### Görev 1
Konkur yazısına göre ortadan kalkan ilk şey neydi?
### Görev 2
Konkur yazısında "İşin ekonomik boyutunu" ile başlayıp "denli kötü etkilediği." ile biten kısmı hiç değiştirmeden geri ver.

### Metinden bölüm

====

Çok Konkur Annecim

Sanıyorum “konkur” kelimesi bu yazının bir şekilde ulaştığı herkese bir şeyler ifade edecektir. O yüzden konkurun ne olduğunu açıklamaya girişmeyeceğim. Bilmeyenler için; Evet abi ihale gibi bir şey. 🙂

Konkur var”, “Konkurdayız abi”, “Annecim çok konkur”, “Abi hep konkur hep konkur” gibi cümleler artık sektör çalışanlarının her saniye duyduğu, hatta duymayınca büyük eksikliğini hissettiği cümleler haline geldi.

Herkes konkur açıyor, herkes konkura giriyor sektörün tamamı sürekli olarak konkurla ilgili bir şeyler yapıyor. Hatta bir ajansın çalışanları “konkur” kelimesini yeterince fazla telaffuz etmiyorsa o ajansın işleri kesatmış gibi gelmeye başladı.

Konkur eskiden büyük bir şeydi. Artık o kadar büyük değil, bana sorarsanız önemli de değil. Zira bugün her şeyin konkuru açılıyor.

Son bir yıl içerisinde 3–4 tane Facebook postu için, mailing için, outdoor için hatta ve hatta nerede, nasıl çekileceği, senaryosu hazır, yönetmeni belli bir reklamda oynayacak dünyaca ünlü bir yıldızın o reklam filminde söyleyeceği tek cümlenin konkuru bile açıldı.

Ben bu sektörle ilk tanıştığımda konkur meselesi eskisi kadar olmasa da halen önemliydi. Bir kere konkura giren ajanslara bir konkur bütçesi verilirdi. Hani bir şey çekmek isterler, jingle yapacak olurlar, animasyon yaptırırlar falan diye kullanabilecekleri küçük bir bütçe ayrılırdı. Buna ek olarak konkura giren ajanslar sunumlarını yaptıktan sonra sunum dosyasını marka ekibine bırakır çıkardı ve konkura katılıp fikir çalıştıkları için bir bedel ödenirdi.

Şimdi münferit olayları ve hala eski günlerdeki gibi yoluyla yordamıyla konkur açan markaları bir kenara ayırırsak artık bu yukarıda bahsettiklerimiz yok.

Önce konkur bütçesi denen şey ortadan kalktı. “Yaptırdığın işlerin parasını kendin öde, beni ilgilendirmez.” demeye başladı markalar.

Sonra da konkurlara giren ajanslara para ödenmemeye başlandı.

İşin ekonomik boyutunu bir kenara bırakalım. Asıl bahsetmek istediğim konu, bugün yaşanan bu inanılmaz konkur kalabalığının sektörü ve tabi sektörün içerisinde ter akıtanları ne denli kötü etkilediği.

====

### Verilen malzeme
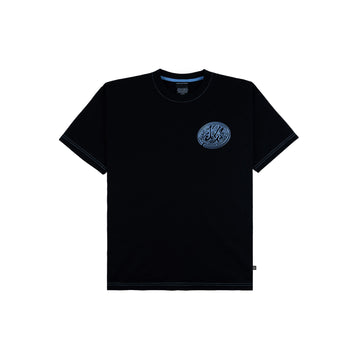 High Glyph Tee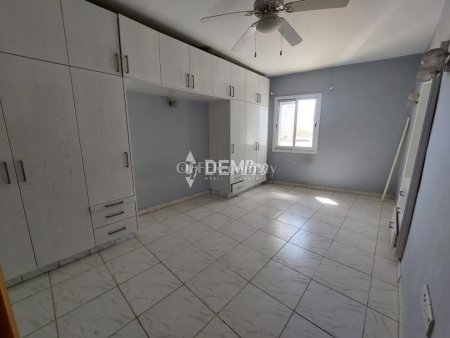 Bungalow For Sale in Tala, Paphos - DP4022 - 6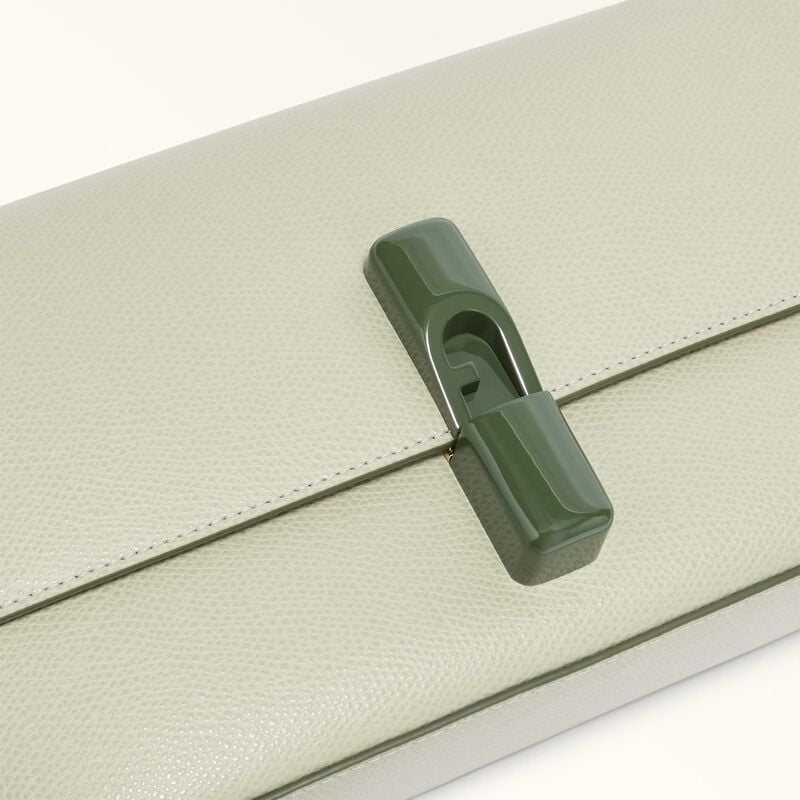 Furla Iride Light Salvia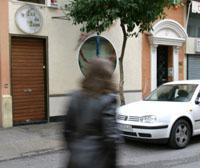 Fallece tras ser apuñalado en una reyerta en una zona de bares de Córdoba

====

### Alıştırma cevabı 1
Konkur bütçesi ortadan kalkan ilk şeydi.

### Alıştırma cevabı 2
İşin ekonomik boyutunu bir kenara bırakalım. Asıl bahsetmek istediğim konu, bugün yaşanan bu inanılmaz konkur kalabalığının sektörü ve tabi sektörün içerisinde ter akıtanları ne denli kötü etkilediği.